Revisions to My Publishing Model

February 4, 2008

Finally, an update after a long hiatus. I’ve been dealing with work and real life for the past several months, without much time to devote to Push 2, but I’m beginning to gear up again.

My time away from working on Push has given me new insights into how to make the journal a less stressful and more productive project for me. Hopefully, my fellow contributors can get exciting about the new plan with me, since it’ll be more difficult (if not impossible) to implement without their cooperation. I’ve been ruminating and speaking with a few folks about my plans, but things really started to get rolling when Brennan Taylor emailed me that Indie Press Revolution was running out of copies of Push 1. I wrote in return:

I’m currently in the middle of rethinking my publishing operation. Like Clinton, I’m excited about turning my business back into a hobby and we’ve been trying to brainstorm on how to do this. Unfortunately,
it’ll likely require removing Push 1 from distribution through IPR, which I probably should have warned you about earlier. I apologize. But I think my products will be gradually moving to a free, at cost, or for charity, non-profit model.
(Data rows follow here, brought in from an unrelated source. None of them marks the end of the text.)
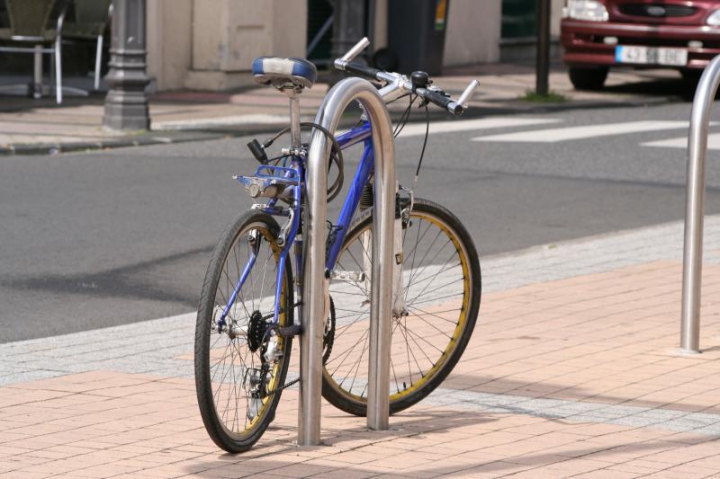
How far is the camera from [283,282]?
507 centimetres

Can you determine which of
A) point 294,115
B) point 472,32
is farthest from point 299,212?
point 472,32

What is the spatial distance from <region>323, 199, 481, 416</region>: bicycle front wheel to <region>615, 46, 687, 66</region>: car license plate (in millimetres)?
14393

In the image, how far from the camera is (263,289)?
5.10 m

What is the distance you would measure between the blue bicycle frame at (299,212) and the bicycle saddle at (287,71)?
236mm

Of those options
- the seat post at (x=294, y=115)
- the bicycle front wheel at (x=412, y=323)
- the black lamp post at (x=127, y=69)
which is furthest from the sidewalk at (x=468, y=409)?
the black lamp post at (x=127, y=69)

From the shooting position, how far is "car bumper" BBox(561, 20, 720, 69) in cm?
2055

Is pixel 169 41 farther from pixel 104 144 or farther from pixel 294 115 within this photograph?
pixel 294 115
This is not at all a reflection on my dissatisfaction with IPR. IPR is the greatest thing that’s happened to indie roleplaying in a long time. The move is really a reflection of my dissatisfaction with self-publishing under the model established by folks on the Forge. It’s a great model, but it doesn’t really fit my publishing goals, so I’m going to try to figure out something else. It may crash and burn horribly and I may come crawling back to IPR, hat in hand (or have new products a year or so down the road that are meant for this model), but I feel like I need to at least give this a shot.

I hope you understand and I really look forward to the opportunity to work with you and/or IPR in the future.

Brennan was very gracious about this, as I expected he would be, and even expressed his sympathies, since IPR has always dominated more of his game design and play time more than he wanted it to, I think. Being involved in publishing or distribution is not a small commitment. I certainly do not envy Brennan the amount of work it takes to run IPR, even with the excellent help he has now in Fred Hicks.

Then, the IPR member publishers — on the mailing list that I am still a member of, for now — began discussing what it would take for IPR to collectively put out a magazine of short articles or supplemental game materials. I wrote in reponse to some of this discussion:

I’m in the midst of totally revising the way I do Push, hopefully making it much easier for me to administer, and I can imagine doing an IPR magazine under a similar format. What I’m thinking about doing with Push is:

  • edit / layout one article at a time, working with the author(s) directly
  • post each article online in HTML / PDF format as the editing / layout is finished
  • once I have a number of articles done (say 5), enough for an issue, collect them and make that issue available in print
  • move on to prepping articles for the next issue

This kind of “rolling” publication model might work really well for an IPR magazine, because you do it in chunks, one piece at a time. That means that progress occurs in measurable steps and you only have to hound one contributor at a time instead of the “herding cats” approach I previously took with Push (and Matt took with Daedalus, I gather).

Certainly, one of the things I’ve always found the most challenging about Push is knowing which piece of the puzzle to tackle on any given day. For example, as I prepare to get back to work on Push 2, what’s my next move? Do I contact Eero about suggested revisions / additions to his game about memory palaces? Do I do redlines for Bill White’s article about using roleplaying games as educational tools in the classroom? Do I edit Thomas Robertson’s interview of Sarah Kahn into something that we can publish? Do I contact the various people who haven’t sent in drafts yet, talking them through whatever writing difficulties they’ve been having? Under the old model, I felt like I had to do all of the above at the same time, keeping track of everything but never really feeling like I was making progress on the issue as a whole.

I’m really excited about the prospects of working on a issue one article at a time, working with the author when they are available and ready to turn out a finished product. And then being able to post it once it’s done, have one article in the bag for a given issue, get immediate feedback on the posted article through the website (feedback that might eventually be included in the marginal commentary in the print version), and move on to the next piece of the puzzle. That seems, to me, like a model that’s likely to work much better with my busy schedule and the busy schedules of all the other contributors.

I’ve already contacted the contributors to Push 1, asking if I can cease commercial sales of that issue and post the contents online, in preparations for Push 2. Now, my next step is contacting folks who submitted or planned to submit to Push 2 and run this new plan by them. Hopefully they’ll still be interested and I can start polishing up existing drafts for immediate release on this website, which I’ve already begun revising. First up will probably be Eero’s game and Bill’s article + game, assuming everything goes well. Can’t wait.